MemWrite 1 bit Master write enable flag. When active, data is written into memory on the next clock edge.
Addr 32 bits Raw 32-bit execution byte address calculated by the ALU.
WData 32 bits Raw 32-bit source data word to be stored in memory.
Func3 3 bits Format specification vector derived directly from the instruction's funct3 bit field.

Outputs

Signal Width Description
RData 32 bits Fully formatted and properly sign- or zero-extended 32-bit data word returned to the CPU datapath.
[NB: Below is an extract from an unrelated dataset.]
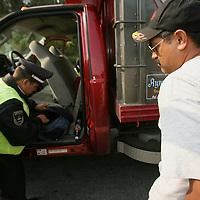 """Ocuilan, Mex.- Policias de la Agencia de Seguridad Estatal (ASE), elementos del Ejercito Mexicano y agentes ministeriales, dieron inicio esta madrugada a un operativo conjunto de """"sellamiento"""" de vias, para la deteccion de vehiculos que trasladan madera extraida de forma ilegal del bosque en la zona de las lagunas de Zempoala. Agencia MVT / Mario Vazquez de la Torre. (DIGITAL)<br /> <br /> <br /> <br /> <br /> <br /> <br /> <br /> NO ARCHIVAR - NO ARCHIVE"""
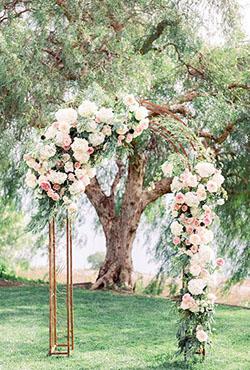 Arche ronde fleurie rose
Output Logic (Core Definition)

The configuration of top-level outputs and storage modifications are governed dynamically by the internal submodules based on address offsets and structural control configurations.

Rule-based definition

  • Memory Addressing: Standardizes on word-aligned execution by routing Addr[31:2] directly to the internal RAM cell address bus.
  • Data Write Path: When MemWrite == 1, the byte-enable pins of the RAM cell are modulated by the 4-bit block generated by MaskGenerator, while StoreAligner shifts WData to line up with the target byte offsets.
  • Data Read Path: RData is continuously evaluated combinationally from the raw RAM output payload by LoadAligner using Addr[1:0] and Func3.

Internal Design

The DMem module uses a modular architecture that separates write-side formatting, byte-mask generation, physical storage, and read-side extension into dedicated subcircuits.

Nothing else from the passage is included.